**DIRECTIONS**
In the items below, how many lines contain the string "standing", matching case exactly? Reply with the number only.

====

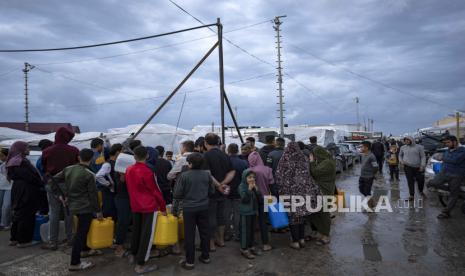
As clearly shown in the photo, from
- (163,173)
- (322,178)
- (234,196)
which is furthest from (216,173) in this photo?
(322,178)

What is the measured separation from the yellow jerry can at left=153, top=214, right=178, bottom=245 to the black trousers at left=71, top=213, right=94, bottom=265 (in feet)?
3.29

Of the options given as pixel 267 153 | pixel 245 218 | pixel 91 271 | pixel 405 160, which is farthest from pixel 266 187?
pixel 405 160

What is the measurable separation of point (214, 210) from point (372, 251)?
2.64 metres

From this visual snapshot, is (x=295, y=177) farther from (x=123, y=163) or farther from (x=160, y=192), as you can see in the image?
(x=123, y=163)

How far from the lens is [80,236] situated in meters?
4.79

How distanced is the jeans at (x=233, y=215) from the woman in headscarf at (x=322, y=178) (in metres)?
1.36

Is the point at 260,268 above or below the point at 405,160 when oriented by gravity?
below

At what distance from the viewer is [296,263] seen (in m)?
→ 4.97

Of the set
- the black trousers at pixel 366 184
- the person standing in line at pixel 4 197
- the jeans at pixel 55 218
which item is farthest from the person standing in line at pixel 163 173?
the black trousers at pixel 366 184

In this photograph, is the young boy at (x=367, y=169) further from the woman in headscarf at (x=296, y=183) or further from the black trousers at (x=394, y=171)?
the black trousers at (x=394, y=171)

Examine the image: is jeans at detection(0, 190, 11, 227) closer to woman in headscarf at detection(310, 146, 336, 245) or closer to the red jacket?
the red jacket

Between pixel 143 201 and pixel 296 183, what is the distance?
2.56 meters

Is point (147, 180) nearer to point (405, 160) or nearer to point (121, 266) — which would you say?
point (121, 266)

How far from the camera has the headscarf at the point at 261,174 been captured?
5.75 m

====

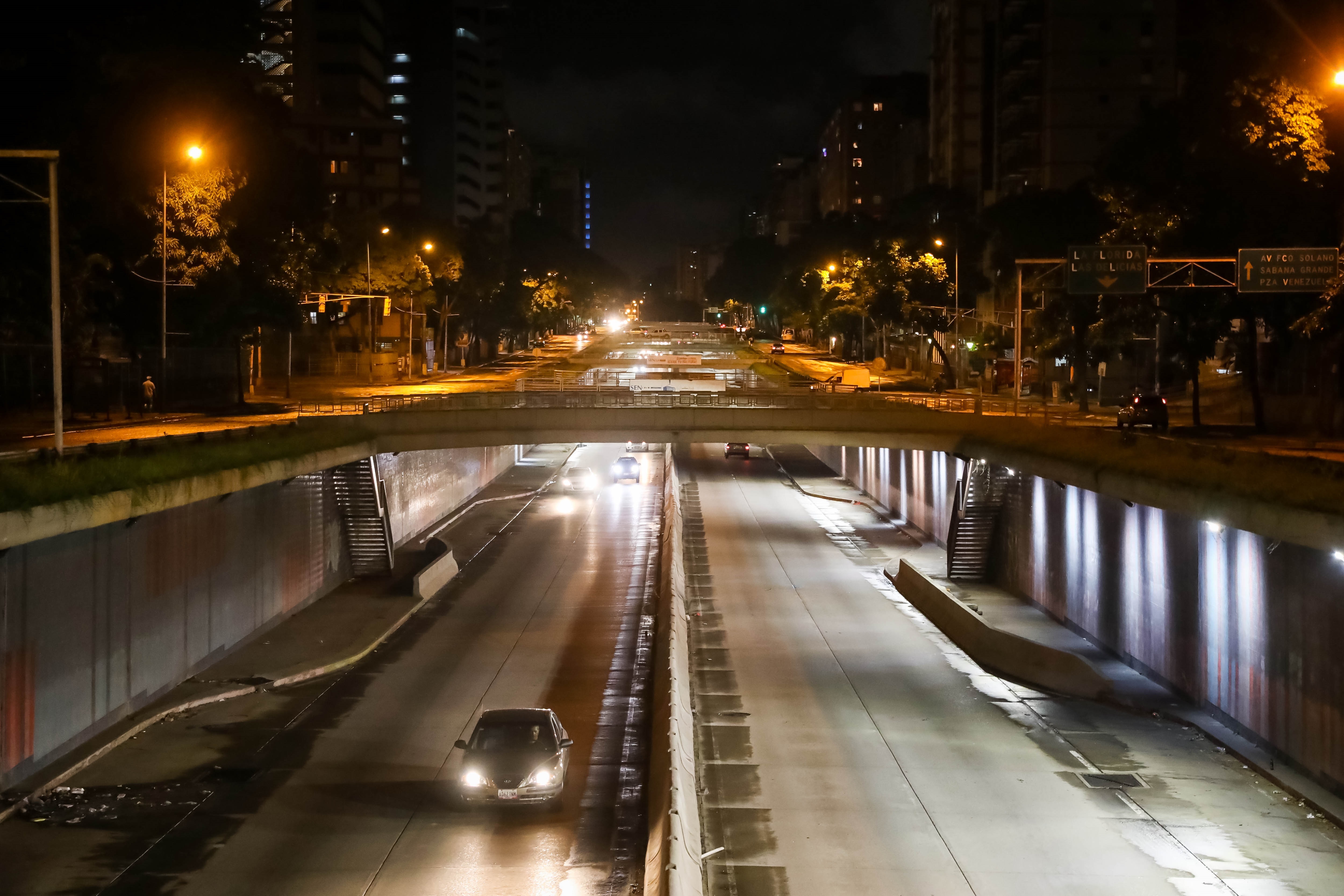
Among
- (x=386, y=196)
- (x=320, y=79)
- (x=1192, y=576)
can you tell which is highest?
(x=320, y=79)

====

**ANSWER IN FULL**
2